TEXTE SÉLECTIONNÉ:
---+---

La contribution RH dans l'organisation

Trois dirigeants partagent leur vision de la contribution RH à l’organisation

Quelle est selon vous, la contribution majeure d’un département RH au succès de votre entreprise? Comment mesurez-vous cette contribution et où sont les potentiels d’amélioration? HR Today a posé ces questions à trois dirigeants d’entreprise. Eric Davoine, professeur de GRH à l’Université de Fribourg, commente ensuite leurs réponses. 

 

Dominique Millour, 60 ans, a dirigé deux entreprises bancaires et pratiqué le financement d’entreprises au sein du groupe Crédit Agricole en France.

Quelle contribution RH au succès de l’entreprise?

Dominique Millour: Je suis un homme de chiffres. En termes de consommation de la valeur ajoutée des entreprises, les RH représentent 67 pour cent en moyenne. C’est beaucoup. Le département RH doit donc être un centre de services à forte valeur ajoutée pour l’organisation.

Dans quels domaines particuliers?

Le XXIème siècle sera l’ère de la compétence, singulièrement dans le secteur des services et de la finance. Un département RH doit être en mesure de qualifier la compétence recherchée, car quand on sait qualifier, on sait évaluer. Il faut donc être en mesure d’établir des grilles de compétences, puis des descriptions de postes qui sont en cohérence avec la stratégie. Cette cartographie des métiers et des compétences permettra à l’organisation d’évoluer.

Quels sont les indicateurs pertinents?

---+---

Entrées de données collectées:
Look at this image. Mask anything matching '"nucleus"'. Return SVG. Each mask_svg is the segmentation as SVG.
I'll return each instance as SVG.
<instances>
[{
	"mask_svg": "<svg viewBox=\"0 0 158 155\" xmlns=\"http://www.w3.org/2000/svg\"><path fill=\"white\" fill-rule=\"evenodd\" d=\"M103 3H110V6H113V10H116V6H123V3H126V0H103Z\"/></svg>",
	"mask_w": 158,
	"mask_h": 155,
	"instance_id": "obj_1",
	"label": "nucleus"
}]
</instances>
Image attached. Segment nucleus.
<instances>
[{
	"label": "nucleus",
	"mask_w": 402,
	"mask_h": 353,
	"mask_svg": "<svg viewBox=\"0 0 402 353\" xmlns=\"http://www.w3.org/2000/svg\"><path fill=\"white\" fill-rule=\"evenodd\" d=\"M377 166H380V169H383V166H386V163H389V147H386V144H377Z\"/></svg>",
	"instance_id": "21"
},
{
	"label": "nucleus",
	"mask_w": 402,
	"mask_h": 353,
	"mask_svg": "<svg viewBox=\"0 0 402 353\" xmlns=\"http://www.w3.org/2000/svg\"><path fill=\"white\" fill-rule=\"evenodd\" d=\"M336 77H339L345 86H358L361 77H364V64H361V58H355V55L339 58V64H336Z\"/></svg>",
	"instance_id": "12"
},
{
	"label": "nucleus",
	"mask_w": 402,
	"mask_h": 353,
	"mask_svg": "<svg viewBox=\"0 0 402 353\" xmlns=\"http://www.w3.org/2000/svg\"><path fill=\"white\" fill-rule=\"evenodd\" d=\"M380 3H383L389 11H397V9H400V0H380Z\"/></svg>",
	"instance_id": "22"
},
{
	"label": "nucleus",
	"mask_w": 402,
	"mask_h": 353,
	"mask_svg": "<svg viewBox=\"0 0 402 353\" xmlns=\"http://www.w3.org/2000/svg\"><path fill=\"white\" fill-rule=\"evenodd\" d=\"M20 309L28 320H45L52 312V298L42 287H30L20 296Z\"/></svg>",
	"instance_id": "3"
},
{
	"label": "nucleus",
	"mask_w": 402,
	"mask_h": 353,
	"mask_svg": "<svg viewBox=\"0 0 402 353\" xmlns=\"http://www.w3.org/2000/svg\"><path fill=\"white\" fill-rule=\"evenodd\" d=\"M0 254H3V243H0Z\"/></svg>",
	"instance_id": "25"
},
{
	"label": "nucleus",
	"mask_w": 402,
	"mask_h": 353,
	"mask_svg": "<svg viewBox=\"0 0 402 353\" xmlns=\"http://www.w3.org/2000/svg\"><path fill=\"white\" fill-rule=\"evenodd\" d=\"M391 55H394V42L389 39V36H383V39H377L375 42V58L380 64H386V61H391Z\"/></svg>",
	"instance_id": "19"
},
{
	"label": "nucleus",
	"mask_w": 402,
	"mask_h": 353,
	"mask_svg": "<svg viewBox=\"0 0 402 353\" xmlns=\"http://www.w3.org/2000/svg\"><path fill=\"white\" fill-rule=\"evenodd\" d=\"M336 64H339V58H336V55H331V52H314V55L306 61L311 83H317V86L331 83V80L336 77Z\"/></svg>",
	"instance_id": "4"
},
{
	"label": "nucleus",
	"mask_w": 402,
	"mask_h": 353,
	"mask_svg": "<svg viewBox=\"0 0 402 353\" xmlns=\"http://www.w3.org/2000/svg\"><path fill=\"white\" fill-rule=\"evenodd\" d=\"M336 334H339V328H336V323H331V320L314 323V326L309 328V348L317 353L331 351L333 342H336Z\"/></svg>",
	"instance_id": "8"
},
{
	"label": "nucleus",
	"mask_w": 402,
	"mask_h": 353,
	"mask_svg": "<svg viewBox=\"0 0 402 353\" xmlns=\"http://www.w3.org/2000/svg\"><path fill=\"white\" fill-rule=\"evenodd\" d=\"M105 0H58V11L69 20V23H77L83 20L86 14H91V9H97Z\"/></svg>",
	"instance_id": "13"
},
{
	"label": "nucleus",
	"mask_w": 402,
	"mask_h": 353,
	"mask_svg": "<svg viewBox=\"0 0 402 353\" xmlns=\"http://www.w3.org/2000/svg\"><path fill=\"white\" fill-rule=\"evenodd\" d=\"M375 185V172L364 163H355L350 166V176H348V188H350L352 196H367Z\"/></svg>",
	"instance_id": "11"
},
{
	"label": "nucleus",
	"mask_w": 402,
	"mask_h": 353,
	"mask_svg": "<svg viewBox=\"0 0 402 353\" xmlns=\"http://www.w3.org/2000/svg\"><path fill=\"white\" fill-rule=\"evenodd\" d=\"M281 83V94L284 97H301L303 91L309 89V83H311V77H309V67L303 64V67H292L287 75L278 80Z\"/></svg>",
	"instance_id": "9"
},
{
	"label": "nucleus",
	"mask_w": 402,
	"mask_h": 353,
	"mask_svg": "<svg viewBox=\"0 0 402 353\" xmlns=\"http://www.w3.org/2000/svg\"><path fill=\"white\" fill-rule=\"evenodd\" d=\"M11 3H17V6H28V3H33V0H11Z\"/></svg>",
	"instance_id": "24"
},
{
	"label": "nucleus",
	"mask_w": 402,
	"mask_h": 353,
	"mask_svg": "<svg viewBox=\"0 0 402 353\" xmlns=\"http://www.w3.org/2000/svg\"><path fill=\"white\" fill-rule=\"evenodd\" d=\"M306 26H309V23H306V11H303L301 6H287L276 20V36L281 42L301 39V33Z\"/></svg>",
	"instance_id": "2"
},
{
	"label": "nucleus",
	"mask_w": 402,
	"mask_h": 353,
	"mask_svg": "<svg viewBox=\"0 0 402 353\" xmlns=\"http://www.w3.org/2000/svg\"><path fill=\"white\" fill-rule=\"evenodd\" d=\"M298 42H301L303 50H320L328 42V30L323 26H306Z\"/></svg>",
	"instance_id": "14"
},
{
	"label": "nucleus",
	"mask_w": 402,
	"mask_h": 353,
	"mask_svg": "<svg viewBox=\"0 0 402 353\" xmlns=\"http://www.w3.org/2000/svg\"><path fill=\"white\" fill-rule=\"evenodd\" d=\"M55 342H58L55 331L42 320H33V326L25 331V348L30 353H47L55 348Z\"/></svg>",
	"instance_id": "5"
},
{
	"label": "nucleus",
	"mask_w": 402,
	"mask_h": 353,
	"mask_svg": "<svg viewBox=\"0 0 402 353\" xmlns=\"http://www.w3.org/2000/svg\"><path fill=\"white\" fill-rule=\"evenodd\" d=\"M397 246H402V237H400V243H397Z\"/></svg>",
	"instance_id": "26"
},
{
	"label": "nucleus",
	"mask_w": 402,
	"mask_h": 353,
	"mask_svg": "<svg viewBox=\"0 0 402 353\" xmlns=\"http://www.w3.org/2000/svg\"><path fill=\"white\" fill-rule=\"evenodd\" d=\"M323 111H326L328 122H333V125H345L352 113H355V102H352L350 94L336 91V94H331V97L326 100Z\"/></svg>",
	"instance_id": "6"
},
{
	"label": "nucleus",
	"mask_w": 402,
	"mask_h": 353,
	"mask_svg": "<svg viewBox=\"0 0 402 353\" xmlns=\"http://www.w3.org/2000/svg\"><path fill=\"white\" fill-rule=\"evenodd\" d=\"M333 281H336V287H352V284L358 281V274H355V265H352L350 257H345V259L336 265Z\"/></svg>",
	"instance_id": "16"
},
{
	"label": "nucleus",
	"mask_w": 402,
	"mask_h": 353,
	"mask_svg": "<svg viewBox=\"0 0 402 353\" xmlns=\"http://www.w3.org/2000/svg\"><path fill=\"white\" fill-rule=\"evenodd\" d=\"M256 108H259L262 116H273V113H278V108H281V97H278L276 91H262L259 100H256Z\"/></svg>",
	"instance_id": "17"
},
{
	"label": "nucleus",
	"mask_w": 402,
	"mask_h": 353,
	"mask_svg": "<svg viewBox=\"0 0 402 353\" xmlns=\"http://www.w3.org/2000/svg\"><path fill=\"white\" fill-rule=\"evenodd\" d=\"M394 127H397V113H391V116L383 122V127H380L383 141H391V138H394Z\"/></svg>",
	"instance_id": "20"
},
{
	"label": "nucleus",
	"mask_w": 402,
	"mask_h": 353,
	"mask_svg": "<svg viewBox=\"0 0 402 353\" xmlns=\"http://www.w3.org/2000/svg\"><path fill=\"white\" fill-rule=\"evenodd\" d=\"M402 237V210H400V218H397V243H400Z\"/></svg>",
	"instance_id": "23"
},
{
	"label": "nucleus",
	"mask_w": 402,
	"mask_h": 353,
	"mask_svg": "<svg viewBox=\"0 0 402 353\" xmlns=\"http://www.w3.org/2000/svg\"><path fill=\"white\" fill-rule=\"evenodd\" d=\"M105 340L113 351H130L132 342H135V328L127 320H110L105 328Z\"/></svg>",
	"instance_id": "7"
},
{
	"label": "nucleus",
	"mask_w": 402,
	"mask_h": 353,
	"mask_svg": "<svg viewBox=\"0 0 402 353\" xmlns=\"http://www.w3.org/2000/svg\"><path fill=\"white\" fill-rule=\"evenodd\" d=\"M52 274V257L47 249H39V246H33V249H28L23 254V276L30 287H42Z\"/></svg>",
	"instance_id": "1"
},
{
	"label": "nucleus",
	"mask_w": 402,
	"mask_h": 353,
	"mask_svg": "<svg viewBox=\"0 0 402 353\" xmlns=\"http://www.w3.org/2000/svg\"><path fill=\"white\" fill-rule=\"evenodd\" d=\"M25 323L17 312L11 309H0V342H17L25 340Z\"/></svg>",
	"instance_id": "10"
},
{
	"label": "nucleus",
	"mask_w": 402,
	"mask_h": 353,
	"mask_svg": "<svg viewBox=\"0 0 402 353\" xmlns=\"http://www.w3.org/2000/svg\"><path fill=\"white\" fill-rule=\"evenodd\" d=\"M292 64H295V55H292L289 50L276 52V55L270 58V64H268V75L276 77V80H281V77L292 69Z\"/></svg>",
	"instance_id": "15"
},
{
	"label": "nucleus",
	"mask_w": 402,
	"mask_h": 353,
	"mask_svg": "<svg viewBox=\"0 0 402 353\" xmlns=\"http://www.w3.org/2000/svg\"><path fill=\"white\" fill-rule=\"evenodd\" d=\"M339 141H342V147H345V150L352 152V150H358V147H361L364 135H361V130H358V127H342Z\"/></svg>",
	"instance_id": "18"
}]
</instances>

---+---

LISTE DES TÂCHES:
A – D'après le texte sur la contribution RH, quelle part de la valeur ajoutée des entreprises les RH représentent-elles en moyenne ?
B – Prolongez, s'il vous plaît, le texte sur la contribution RH au-delà de sa dernière phrase.

RÉSULTATS DANS L'ORDRE:
A – 67 pour cent.

B –
En plus du taux d’absentéisme, de la variabilité de la productivité et du turnover, nous travaillons beaucoup à la dimension qualitative des services fournis. Dans le secteur financier, la qualité d’une prestation est toujours liée à la satisfaction du client final. Le client a des besoins qu’il faut décrypter. Pour les comprendre, il faut partager son émotion. Le vrai média entre l’entreprise et le client final ce n’est donc pas le produit (très comparable d’une banque à l’autre), mais le collaborateur. Je crois beaucoup à cette démarche. La chaîne de valeur entre les clients internes d’une organisation, les contributions propres de chaque collaborateur au client final doivent être clairement perçues et maitrisées. Chacun a un rôle à jouer. Que ce soit les services comptables, les services informatiques ou le front office. Ce processus joue un rôle fondamental sur la dimension émotionnelle et le sentiment d’appartenance du collaborateur à l’organisation. Si chacun est conscient de ce qu’il apporte au client final, le taux d’engagement va se développer.

Où se situe le potentiel d’amélioration?

Dans tout ce processus, le département RH doit être capable de cerner les besoins précis de chaque unité et de suggérer une assistance au management. Les attentes de l’entreprise en termes d’activité et de stratégie doivent être mises en synergie avec les attentes des collaborateurs. Il y a là un dialogue à nourrir. Certains aspects ne sont pas négociables (comme la stratégie), d’autres le sont (comme l’organisation du travail). Ces échanges permettent de responsabiliser les collaborateurs et de leur montrer qu’ils sont pris en compte en tant qu’êtres humains. Expliquer une stratégie permet d’exprimer une aventure et de rendre attentif aux dangers de l’immobilisme en tant qu’acteur de l’économie. En général, 80 pour cent du corps social comprend ces exigences.

 

Eric Saracchi est en charge du programme SAP pour le groupe Firmenich. Il dirige plus de 200 collaborateurs et rapporte au directeur financier de la société.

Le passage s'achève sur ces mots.